[Work instructions]
From the Afghanistan text below, write out word for word the passage that opens with the words "If foreign forces" and closes with "public and governance.".

BEGIN Document extract

Another premise of our analysis is that we accept that the quest for a mass group identity as a sociopolitical formation among the general populace is especially the characteristic of transitional times when societies are developing or have already become developed. The more the Afghan society becomes developed, the more likely it is for ethnic groups to demand public recognition of their identity; as such, in this transition the play on politics of identity will not merely be limited to the level of tribalism of ethnic elites.
If foreign forces cease finding pretexts to interfere in the domestic politics of Afghanistan, the current government of Afghanistan with the support and consensus of nationalist elites has the last historic chance to reduce the potential political power of ethnic lordships. Certainly, there are various ways that the government can achieve this goal. Before further analyzing the Afghan society’s ethnic divides, it is necessary to discuss briefly the developments of political history of Afghanistan from the point of view of transformations in management of the power of public and governance.
2. Afghanistan in the Mirror of Political History
Afghanistan like those countries which emerged from the heart of ancient empires, has inherited a very special ethnic and lingual diversity from its past history. In mid-nineteenth century British agitation and interference put pressure on Iran to give up Afghanistan from its greater territory and as such Afghanistan officially separated from Iran. Before this, Afghanistan was always an integral part of the guarded domain of Iran and the Iranian kings appointed its rulers. The Afghans attack against Iranian Safavid dynasty that ended up in siege of Safavid capital was virtually nothing but a revolt of an Iranian warrior and commander against the central government; keep in mind that revolts against the central powers are recurrent events in Iranian history. From the year 1856, in which Afghanistan was separated from Iran until 1970 several governors and rulers came to power and each of them engaged in seeking reforms subjecting this land and its people to various e measures. The last of these rulers was king Mohammed Zahir Shah who was the last king of the Kingdom of Afghanistan. From 1979 to 1990 the country became an arena of a devastating war where on one side was the Union of Soviet Socialist Republics (USSR) alongside the pro-Soviet afghan Communists and on the other side were rightwing Islamists or Mujahideen that mainly received finical and military support from United States. Some analysts believe that Afghanistan during these years was virtually an informal warzone for an armed encounter between U.S. and Soviet forces.

END Document extract
BEGIN Data shown

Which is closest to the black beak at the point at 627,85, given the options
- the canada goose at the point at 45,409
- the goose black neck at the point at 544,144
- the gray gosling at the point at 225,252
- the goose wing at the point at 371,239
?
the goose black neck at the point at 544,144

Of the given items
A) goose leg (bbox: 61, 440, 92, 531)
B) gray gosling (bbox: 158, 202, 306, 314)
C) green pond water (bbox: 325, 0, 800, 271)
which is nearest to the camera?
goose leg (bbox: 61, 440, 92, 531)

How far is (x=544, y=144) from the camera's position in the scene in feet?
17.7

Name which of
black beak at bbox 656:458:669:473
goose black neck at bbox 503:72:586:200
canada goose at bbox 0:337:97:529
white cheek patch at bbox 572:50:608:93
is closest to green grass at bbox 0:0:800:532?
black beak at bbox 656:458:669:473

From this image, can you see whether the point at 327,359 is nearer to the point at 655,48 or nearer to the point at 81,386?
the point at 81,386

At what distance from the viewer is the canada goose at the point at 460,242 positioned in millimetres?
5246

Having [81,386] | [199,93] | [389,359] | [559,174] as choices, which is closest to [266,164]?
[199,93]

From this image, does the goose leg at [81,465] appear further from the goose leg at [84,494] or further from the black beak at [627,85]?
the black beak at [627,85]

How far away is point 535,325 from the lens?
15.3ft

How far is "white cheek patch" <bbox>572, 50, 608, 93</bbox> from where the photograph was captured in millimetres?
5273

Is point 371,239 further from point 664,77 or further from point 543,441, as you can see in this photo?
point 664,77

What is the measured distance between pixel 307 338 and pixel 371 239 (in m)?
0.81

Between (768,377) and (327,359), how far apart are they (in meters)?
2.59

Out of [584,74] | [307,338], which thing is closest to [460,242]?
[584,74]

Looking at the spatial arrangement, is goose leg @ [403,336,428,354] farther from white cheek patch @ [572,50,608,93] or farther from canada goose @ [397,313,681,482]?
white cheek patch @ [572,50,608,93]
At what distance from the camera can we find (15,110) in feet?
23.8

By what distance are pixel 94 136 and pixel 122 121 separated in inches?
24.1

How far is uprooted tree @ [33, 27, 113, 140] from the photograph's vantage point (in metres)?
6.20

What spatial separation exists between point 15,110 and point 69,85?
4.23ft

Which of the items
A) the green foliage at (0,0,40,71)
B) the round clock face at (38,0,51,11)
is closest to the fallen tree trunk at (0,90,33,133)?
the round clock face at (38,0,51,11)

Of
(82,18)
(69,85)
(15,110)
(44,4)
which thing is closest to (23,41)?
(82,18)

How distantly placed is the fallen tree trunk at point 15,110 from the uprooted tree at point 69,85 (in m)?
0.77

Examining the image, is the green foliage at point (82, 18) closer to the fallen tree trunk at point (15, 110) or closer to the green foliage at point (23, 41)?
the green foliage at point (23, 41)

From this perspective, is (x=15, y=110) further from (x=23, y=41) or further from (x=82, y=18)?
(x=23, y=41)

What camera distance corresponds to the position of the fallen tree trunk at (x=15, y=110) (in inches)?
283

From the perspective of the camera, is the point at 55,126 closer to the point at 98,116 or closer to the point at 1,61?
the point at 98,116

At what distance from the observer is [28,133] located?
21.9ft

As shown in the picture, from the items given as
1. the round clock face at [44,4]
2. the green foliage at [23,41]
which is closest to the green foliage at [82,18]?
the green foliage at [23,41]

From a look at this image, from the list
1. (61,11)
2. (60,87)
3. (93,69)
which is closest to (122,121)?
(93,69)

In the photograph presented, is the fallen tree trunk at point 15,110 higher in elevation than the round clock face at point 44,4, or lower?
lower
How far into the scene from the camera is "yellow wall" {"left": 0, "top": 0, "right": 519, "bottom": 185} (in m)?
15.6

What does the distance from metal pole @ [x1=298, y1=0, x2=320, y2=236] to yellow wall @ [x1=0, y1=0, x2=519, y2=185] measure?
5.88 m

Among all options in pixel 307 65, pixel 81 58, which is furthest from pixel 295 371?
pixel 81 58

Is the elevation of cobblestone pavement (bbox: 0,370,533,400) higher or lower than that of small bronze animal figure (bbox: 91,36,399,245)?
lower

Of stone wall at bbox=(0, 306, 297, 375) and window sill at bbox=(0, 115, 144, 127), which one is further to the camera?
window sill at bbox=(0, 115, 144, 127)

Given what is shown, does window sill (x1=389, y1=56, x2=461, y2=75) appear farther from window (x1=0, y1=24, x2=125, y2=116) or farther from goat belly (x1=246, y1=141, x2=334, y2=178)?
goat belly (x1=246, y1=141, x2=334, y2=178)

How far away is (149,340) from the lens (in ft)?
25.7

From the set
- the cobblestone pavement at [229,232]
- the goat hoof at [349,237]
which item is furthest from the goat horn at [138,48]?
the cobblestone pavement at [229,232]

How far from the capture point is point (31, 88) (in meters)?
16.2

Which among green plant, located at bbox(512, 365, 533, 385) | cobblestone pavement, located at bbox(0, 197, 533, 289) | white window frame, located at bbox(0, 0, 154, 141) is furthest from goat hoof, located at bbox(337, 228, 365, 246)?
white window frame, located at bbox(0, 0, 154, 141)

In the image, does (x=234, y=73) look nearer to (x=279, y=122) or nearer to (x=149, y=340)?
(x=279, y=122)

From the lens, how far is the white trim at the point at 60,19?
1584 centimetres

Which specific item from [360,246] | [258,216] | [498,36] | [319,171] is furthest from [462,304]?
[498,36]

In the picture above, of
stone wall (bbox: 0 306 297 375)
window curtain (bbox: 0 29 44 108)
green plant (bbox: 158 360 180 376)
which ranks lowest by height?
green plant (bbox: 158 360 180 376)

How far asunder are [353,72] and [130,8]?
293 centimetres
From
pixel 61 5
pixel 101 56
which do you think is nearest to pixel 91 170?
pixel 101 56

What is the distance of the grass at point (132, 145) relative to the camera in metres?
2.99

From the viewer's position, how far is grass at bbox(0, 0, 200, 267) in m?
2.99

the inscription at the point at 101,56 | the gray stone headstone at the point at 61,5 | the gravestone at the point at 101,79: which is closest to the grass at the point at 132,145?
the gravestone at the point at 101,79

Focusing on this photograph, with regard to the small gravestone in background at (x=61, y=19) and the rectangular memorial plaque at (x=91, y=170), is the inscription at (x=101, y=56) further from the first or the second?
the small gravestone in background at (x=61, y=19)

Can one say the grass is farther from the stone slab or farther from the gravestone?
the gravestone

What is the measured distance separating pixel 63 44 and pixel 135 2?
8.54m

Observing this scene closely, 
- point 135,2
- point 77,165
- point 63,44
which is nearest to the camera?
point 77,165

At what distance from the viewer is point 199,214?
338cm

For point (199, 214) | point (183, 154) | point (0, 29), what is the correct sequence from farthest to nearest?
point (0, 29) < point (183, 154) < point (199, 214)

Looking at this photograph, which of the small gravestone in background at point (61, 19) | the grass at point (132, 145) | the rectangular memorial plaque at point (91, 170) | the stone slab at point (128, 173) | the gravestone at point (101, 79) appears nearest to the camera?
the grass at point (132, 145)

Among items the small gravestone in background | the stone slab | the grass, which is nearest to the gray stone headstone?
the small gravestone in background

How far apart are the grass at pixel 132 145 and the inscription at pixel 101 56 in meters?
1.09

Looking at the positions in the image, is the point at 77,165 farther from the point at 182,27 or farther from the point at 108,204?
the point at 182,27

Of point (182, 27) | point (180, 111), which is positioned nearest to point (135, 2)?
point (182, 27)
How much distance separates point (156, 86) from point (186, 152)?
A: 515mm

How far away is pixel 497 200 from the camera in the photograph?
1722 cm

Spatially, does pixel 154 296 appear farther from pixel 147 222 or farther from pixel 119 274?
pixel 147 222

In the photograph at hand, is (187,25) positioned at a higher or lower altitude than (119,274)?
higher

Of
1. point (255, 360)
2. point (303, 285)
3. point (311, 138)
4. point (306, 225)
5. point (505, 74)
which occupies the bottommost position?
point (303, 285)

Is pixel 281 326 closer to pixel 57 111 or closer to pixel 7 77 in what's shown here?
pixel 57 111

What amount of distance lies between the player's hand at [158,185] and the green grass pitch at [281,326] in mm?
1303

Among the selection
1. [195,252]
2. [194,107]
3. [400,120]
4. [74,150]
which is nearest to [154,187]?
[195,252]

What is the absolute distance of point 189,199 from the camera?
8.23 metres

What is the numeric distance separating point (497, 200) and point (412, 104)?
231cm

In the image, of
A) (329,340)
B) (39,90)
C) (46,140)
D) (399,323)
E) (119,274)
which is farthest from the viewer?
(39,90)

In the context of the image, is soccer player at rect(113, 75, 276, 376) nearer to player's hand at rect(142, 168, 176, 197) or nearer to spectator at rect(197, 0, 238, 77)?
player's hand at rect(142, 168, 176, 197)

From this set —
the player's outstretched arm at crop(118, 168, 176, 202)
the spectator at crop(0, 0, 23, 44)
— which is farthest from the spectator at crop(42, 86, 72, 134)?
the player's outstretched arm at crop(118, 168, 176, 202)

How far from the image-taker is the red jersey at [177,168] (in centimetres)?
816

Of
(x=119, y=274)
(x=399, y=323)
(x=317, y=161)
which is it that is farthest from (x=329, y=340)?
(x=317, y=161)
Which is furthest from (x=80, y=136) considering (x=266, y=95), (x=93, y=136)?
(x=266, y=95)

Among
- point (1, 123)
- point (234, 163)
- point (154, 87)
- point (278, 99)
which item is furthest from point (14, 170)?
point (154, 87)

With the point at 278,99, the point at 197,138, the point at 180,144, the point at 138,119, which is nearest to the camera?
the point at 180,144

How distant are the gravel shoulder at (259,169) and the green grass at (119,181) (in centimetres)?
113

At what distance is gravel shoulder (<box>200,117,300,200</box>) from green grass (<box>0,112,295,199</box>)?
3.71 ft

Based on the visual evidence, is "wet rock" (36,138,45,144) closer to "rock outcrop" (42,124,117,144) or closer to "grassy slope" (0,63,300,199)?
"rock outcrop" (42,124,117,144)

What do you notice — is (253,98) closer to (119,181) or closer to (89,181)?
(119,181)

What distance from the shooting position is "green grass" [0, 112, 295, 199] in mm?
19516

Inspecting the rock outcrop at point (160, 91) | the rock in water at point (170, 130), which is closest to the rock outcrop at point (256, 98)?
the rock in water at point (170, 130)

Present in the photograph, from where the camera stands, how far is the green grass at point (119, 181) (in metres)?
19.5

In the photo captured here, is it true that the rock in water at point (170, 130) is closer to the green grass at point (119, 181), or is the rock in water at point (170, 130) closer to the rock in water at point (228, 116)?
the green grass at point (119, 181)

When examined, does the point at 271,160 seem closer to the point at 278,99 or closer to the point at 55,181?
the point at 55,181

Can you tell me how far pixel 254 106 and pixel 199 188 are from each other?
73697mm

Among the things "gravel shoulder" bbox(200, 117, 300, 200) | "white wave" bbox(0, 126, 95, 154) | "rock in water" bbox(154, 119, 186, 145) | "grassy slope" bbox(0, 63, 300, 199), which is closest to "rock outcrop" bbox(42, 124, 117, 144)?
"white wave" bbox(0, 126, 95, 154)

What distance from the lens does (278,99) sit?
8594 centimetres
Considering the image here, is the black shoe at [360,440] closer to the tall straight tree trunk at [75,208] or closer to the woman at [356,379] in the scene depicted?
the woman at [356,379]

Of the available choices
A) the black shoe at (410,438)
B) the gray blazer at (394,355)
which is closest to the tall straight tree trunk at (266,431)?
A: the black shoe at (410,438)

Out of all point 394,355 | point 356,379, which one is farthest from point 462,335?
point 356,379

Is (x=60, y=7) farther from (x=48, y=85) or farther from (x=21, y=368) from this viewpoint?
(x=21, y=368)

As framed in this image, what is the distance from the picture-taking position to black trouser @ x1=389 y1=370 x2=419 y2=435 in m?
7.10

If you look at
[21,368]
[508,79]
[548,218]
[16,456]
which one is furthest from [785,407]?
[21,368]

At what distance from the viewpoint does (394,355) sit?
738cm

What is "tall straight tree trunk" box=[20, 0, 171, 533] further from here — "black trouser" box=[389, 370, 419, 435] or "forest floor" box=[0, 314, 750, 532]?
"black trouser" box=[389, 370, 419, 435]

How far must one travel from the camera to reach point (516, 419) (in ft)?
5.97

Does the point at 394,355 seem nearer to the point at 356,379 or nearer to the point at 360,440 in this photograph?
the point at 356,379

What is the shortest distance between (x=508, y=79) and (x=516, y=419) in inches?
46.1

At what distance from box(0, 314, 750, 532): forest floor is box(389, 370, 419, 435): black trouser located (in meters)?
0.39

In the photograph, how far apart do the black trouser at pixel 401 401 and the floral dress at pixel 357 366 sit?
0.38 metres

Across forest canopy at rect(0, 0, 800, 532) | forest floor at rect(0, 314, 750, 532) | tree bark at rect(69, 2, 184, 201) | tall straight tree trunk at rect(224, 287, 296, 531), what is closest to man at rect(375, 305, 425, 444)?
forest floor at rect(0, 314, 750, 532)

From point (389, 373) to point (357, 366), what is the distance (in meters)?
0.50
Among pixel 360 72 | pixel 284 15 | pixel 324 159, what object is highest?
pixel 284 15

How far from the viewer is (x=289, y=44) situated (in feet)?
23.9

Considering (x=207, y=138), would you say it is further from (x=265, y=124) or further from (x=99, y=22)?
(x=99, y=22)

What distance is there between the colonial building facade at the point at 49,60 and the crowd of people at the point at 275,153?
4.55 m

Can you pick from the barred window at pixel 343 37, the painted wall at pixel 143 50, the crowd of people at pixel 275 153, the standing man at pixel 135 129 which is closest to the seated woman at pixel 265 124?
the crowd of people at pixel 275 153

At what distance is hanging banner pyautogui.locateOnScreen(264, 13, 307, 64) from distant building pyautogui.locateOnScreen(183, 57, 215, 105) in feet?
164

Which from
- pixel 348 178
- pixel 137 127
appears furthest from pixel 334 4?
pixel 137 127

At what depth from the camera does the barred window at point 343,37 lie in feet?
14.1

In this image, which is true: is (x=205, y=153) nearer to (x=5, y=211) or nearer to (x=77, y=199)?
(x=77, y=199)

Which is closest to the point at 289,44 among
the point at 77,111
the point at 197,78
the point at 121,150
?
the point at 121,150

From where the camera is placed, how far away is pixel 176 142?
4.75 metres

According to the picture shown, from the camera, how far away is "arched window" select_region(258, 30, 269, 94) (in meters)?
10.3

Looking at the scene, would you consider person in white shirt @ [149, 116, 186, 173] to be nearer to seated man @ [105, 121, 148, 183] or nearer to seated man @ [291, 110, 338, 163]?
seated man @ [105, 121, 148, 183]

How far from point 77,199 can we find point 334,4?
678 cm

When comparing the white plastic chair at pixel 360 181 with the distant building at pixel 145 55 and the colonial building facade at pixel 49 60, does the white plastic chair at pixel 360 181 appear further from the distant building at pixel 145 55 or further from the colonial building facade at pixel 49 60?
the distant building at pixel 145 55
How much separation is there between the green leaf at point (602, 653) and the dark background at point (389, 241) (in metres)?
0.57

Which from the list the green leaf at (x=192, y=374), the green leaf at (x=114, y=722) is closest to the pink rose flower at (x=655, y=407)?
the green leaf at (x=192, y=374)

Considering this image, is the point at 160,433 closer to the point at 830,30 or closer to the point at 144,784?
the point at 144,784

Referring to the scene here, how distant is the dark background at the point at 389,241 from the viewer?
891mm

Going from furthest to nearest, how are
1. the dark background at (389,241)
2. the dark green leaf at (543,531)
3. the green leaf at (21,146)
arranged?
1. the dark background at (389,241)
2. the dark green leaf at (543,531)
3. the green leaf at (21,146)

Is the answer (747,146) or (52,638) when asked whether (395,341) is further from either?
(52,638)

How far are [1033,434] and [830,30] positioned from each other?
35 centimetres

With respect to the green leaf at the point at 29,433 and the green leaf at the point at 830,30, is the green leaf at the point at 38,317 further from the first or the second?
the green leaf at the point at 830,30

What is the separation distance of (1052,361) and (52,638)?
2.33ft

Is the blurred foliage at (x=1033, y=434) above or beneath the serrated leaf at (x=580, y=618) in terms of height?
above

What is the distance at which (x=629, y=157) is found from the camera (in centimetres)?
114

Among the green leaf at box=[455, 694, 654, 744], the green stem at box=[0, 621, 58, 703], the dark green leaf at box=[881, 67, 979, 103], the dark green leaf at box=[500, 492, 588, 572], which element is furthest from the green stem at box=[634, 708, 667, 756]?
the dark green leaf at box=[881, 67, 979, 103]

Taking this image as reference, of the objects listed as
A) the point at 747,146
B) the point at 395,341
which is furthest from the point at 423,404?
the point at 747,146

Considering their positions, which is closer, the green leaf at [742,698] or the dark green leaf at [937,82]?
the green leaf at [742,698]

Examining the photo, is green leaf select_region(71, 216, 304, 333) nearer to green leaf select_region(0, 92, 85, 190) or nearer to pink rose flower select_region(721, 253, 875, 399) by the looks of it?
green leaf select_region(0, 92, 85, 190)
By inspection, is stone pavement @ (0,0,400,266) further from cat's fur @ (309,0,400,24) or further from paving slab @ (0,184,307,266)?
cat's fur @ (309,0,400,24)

END Data shown

[Written solution]
If foreign forces cease finding pretexts to interfere in the domestic politics of Afghanistan, the current government of Afghanistan with the support and consensus of nationalist elites has the last historic chance to reduce the potential political power of ethnic lordships. Certainly, there are various ways that the government can achieve this goal. Before further analyzing the Afghan society’s ethnic divides, it is necessary to discuss briefly the developments of political history of Afghanistan from the point of view of transformations in management of the power of public and governance.